Aim
Please turn every line of the listing below into a JSON list of strings, one string per line, leaving out the blank lines.

(begin)

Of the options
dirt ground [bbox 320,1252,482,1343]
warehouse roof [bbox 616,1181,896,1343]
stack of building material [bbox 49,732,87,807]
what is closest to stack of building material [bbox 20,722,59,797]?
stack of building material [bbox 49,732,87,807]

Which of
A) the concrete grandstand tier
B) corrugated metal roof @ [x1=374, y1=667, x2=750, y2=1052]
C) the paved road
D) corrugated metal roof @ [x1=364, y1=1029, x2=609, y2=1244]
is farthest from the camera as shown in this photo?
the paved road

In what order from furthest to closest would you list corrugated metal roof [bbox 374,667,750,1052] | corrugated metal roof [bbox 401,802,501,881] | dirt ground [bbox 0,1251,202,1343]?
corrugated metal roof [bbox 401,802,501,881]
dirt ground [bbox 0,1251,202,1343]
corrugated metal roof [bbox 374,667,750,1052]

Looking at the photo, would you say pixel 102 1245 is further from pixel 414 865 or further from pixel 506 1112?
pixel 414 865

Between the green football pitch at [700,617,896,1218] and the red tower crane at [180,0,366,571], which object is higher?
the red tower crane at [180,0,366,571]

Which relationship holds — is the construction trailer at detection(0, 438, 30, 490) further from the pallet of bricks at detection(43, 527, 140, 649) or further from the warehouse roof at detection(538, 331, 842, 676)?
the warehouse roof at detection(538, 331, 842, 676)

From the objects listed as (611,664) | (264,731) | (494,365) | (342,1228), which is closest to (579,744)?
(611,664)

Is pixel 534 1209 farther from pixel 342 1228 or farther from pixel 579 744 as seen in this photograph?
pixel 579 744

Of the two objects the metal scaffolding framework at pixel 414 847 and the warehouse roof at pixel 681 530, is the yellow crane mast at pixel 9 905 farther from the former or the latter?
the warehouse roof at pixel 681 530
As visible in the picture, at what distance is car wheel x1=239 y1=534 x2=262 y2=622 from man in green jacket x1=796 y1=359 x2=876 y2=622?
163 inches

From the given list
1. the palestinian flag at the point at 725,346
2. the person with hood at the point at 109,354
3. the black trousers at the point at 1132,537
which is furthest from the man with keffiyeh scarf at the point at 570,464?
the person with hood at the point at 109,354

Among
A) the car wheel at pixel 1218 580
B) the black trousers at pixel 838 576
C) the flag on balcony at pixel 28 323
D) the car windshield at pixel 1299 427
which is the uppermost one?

(end)

Full output
[
  "Of the options",
  "dirt ground [bbox 320,1252,482,1343]",
  "warehouse roof [bbox 616,1181,896,1343]",
  "stack of building material [bbox 49,732,87,807]",
  "what is closest to stack of building material [bbox 20,722,59,797]?",
  "stack of building material [bbox 49,732,87,807]",
  "Which of",
  "A) the concrete grandstand tier",
  "B) corrugated metal roof @ [x1=374, y1=667, x2=750, y2=1052]",
  "C) the paved road",
  "D) corrugated metal roof @ [x1=364, y1=1029, x2=609, y2=1244]",
  "is farthest from the camera as shown in this photo?",
  "the paved road",
  "In what order from furthest to closest would you list corrugated metal roof [bbox 374,667,750,1052] | corrugated metal roof [bbox 401,802,501,881] | dirt ground [bbox 0,1251,202,1343]?",
  "corrugated metal roof [bbox 401,802,501,881]",
  "dirt ground [bbox 0,1251,202,1343]",
  "corrugated metal roof [bbox 374,667,750,1052]",
  "Looking at the photo, would you say pixel 102 1245 is further from pixel 414 865 or further from pixel 506 1112?",
  "pixel 414 865",
  "Between the green football pitch at [700,617,896,1218] and the red tower crane at [180,0,366,571], which object is higher?",
  "the red tower crane at [180,0,366,571]",
  "Which relationship holds — is the construction trailer at detection(0, 438, 30, 490) further from the pallet of bricks at detection(43, 527, 140, 649) or further from the warehouse roof at detection(538, 331, 842, 676)?",
  "the warehouse roof at detection(538, 331, 842, 676)",
  "From the objects listed as (611,664) | (264,731) | (494,365) | (342,1228), which is closest to (579,744)?",
  "(611,664)",
  "Is pixel 534 1209 farther from pixel 342 1228 or farther from pixel 579 744 as seen in this photograph?",
  "pixel 579 744",
  "Of the two objects the metal scaffolding framework at pixel 414 847 and the warehouse roof at pixel 681 530, is the yellow crane mast at pixel 9 905 farther from the former or the latter?",
  "the warehouse roof at pixel 681 530",
  "As visible in the picture, at what distance is car wheel x1=239 y1=534 x2=262 y2=622 from man in green jacket x1=796 y1=359 x2=876 y2=622?",
  "163 inches",
  "From the given list",
  "1. the palestinian flag at the point at 725,346",
  "2. the person with hood at the point at 109,354",
  "3. the black trousers at the point at 1132,537",
  "which is furthest from the man with keffiyeh scarf at the point at 570,464?",
  "the person with hood at the point at 109,354",
  "Among",
  "A) the car wheel at pixel 1218 580",
  "B) the black trousers at pixel 838 576",
  "C) the flag on balcony at pixel 28 323",
  "D) the car windshield at pixel 1299 427",
  "which is the uppermost one?"
]